We cannot assume that the production budget *caused* these films to be more profitable. However, this difference in production budget is a statistically significant feature of highly profitable movies.

**Therefore, I recommend that the company mimic the production budgets of these highly profitable films and limit production budgets to $2 million.**

### Breaking Down Movies by Genre

In [None]:
all_genres = list(movies['genres'].value_counts().index)

In [None]:
# https://stackoverflow.com/questions/952914/how-do-i-make-a-flat-list-out-of-a-list-of-lists

def split_and_flatten(list):
    split_list = []
    for entry in list:
        split_list.append(entry.split(','))
    return set([item for sublist in split_list for item in sublist])

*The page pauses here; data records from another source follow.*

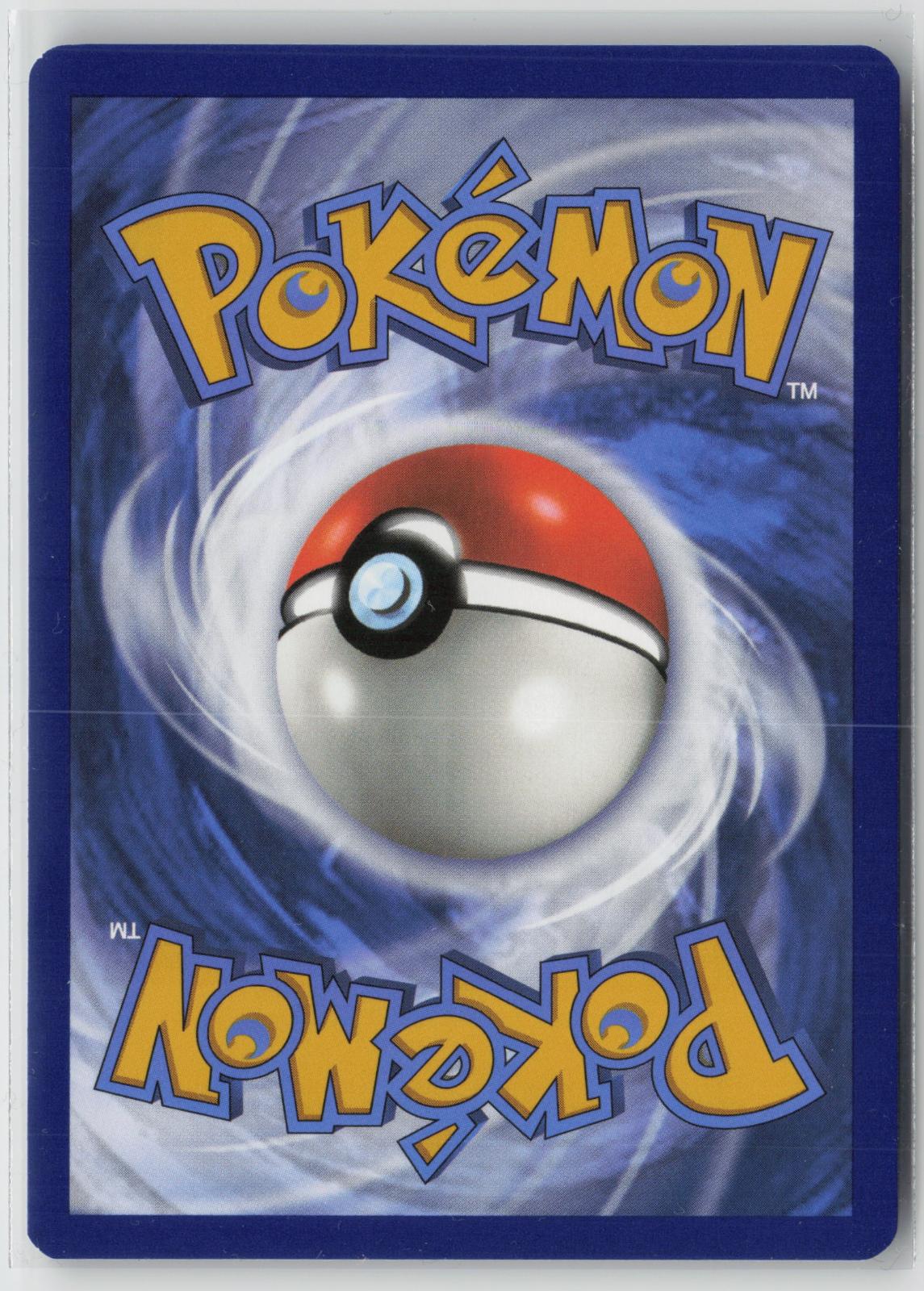 Kingdra ex 131 Scarlet & Violet Promo NM Holo P Pokemon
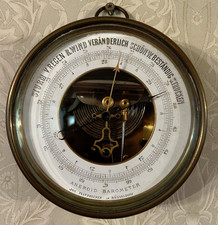 Antique Victorian Jos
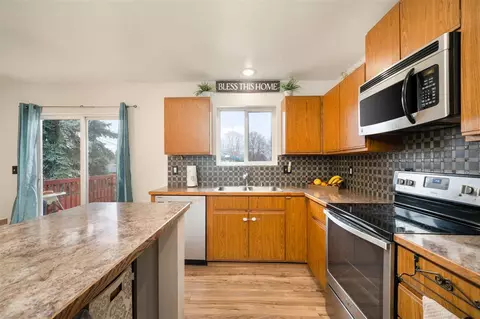 2721 E Longfellow Ave, Spokane, WA 99207 photo 6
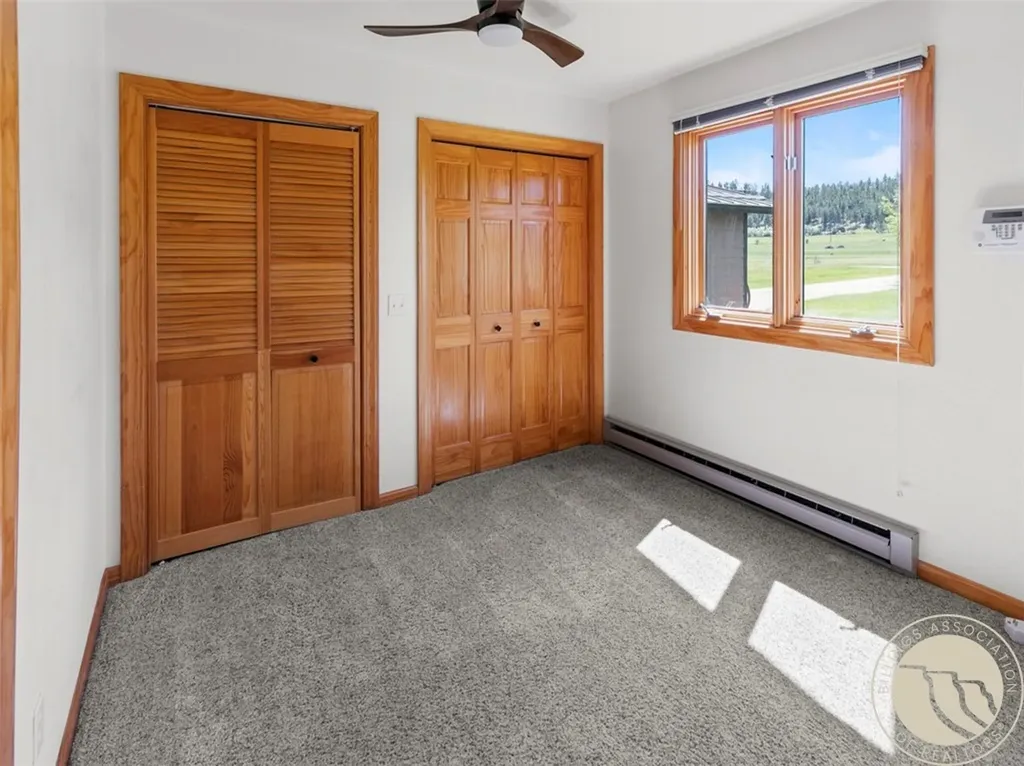 43 Lower Hawk Valley Road Columbus MT 59019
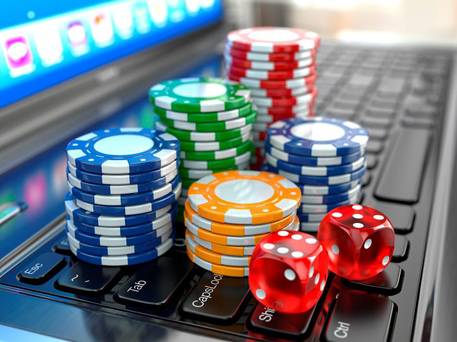 Why online gambling has reached a new high amongst gamblers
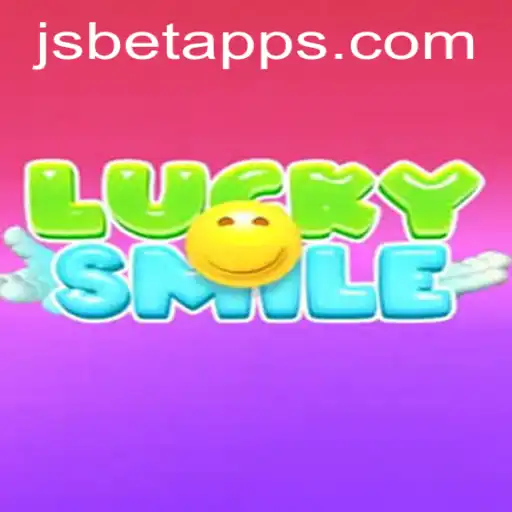 Exploring the World of LuckySmile: The Latest Sensation in JSBET Sites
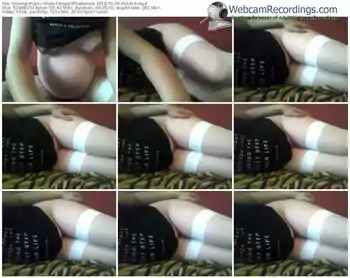 showup-angelofdarkness-webcam-show-05_08_2018-04_14_19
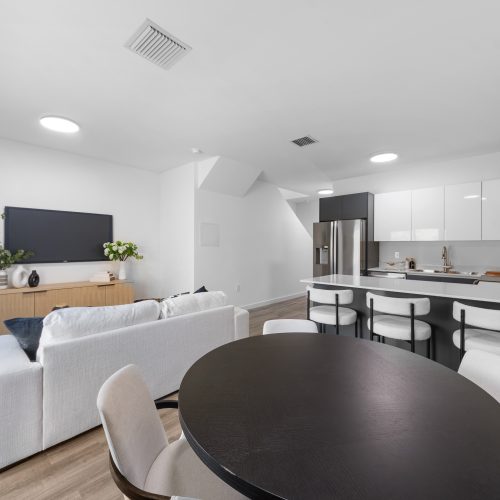 1607 NW 29th Rd #5-10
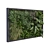 Lush Greenwall Set 175 - Stylish and Sustainable 3D model small image 6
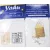 Yahu Models Fw-190 set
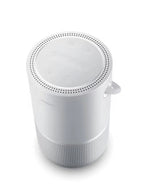Bose Portable Smart Speaker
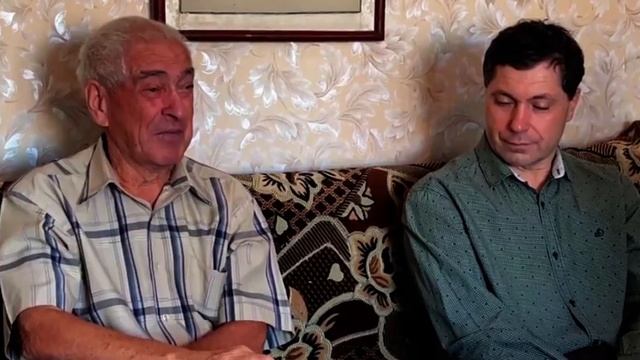 Новости 07 02 24 част 1 смотреть онлайн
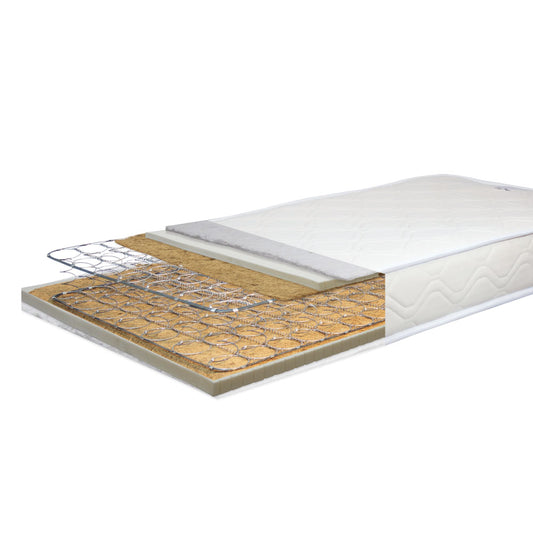 GAIA MATTRESS 140X70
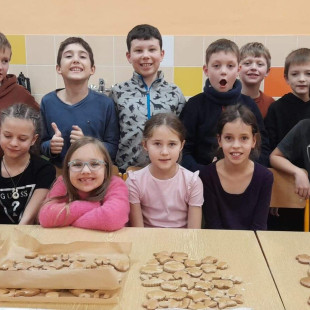 02cc99d0-aa61-4699-913f-67b8bc18585b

genres = split_and_flatten(all_genres)
genres

In [None]:
from pandasql import sqldf
pysqldf = lambda q: sqldf(q, globals())

def number_in_genre(genres_list):
    dataframes = []
    for genre in genres_list:
        q = """SELECT COUNT(*) 
               FROM movies 
               WHERE genres LIKE '%""" + genre + """%'"""
        df = pysqldf(q)
        df['genre'] = genre
        dataframes.append(df)
    return pd.concat(dataframes)

In [None]:
from pandasql import sqldf
pysqldf = lambda q: sqldf(q, globals())

def number_in_genre(genres_list):
    dataframes = []
    for genre in genres_list:
        q = """SELECT COUNT(*) 
               FROM movies 
               WHERE genres LIKE '%""" + genre + """%'"""
        df = pysqldf(q)
        df['genre'] = genre
        dataframes.append(df)
    return pd.concat(dataframes)

In [None]:
all_movie_genres = number_in_genre(genres)

#extracted to numpy array for chi2 test
all_movie_genres_array = all_movie_genres['COUNT(*)'].to_numpy()

all_movie_genres.sort_values(by=["COUNT(*)"], inplace=True)
all_movie_genres

In [None]:
fig, ax = plt.subplots(figsize=(12,6))

all_movie_genres.plot.barh(x='genre', y='COUNT(*)', label='All Movies', ax=ax)
plt.xlabel('Number of Movies')
plt.ylabel('Genre')
plt.title('Number of Movies by Genre', fontsize=15);

In [None]:
top_30_movies = movies.head(30)

def number_in_genre(genres_list):
    dataframes = []
    for genre in genres_list:
        q = """SELECT COUNT(*) 
               FROM top_30_movies 
               WHERE genres LIKE '%""" + genre + """%'"""
        df = pysqldf(q)
        df['genre'] = genre
        dataframes.append(df)
    return pd.concat(dataframes)

top_movie_genres = number_in_genre(genres)
top_movie_genres_array = top_movie_genres['COUNT(*)'].to_numpy()
top_movie_genres

top_movie_genres.sort_values(by=["COUNT(*)"], inplace=True)
top_movie_genres

In [None]:
fig, ax = plt.subplots(figsize=(12,6))

top_movie_genres.plot.barh(x='genre', y='COUNT(*)', label='Top 30 Movies', ax=ax)
plt.xlabel('Number of Movies')
plt.ylabel('Genre')
plt.title('Number of Movies by Genre', fontsize=15);

In [None]:
for table in [all_movie_genres, top_movie_genres]:
    table['Percent of'] = table['COUNT(*)'].map(lambda x: x/(table['COUNT(*)'].sum()))
    table.drop('COUNT(*)', axis=1, inplace=True)

In [None]:
all_movie_genres.rename(columns={'Percent of':'Percent of All Movies'}, inplace=True)
top_movie_genres.rename(columns={'Percent of':'Percent of Top 30 Movies'}, inplace=True)

In [None]:
genre_comparison = all_movie_genres.merge(top_movie_genres, on='genre')
genre_comparison.sort_values(by=['Percent of Top 30 Movies'], ascending=True, inplace=True)

genre_comparison = genre_comparison.loc[genre_comparison['Percent of Top 30 Movies'] != 0]

In [None]:
fig, ax = plt.subplots(figsize=(12,6))

genre_comparison.plot(x='genre', y=['Percent of All Movies', 'Percent of Top 30 Movies'],
                     kind="barh", ax=ax)
plt.title("Percent of Movies by Genre");

In [None]:
contingency_table = np.array([all_movie_genres_array,
                             top_movie_genres_array])
contingency_table

In [None]:
stats.chi2_contingency(contingency_table)

The extremely low p-value here suggests that these two groups are performing differently.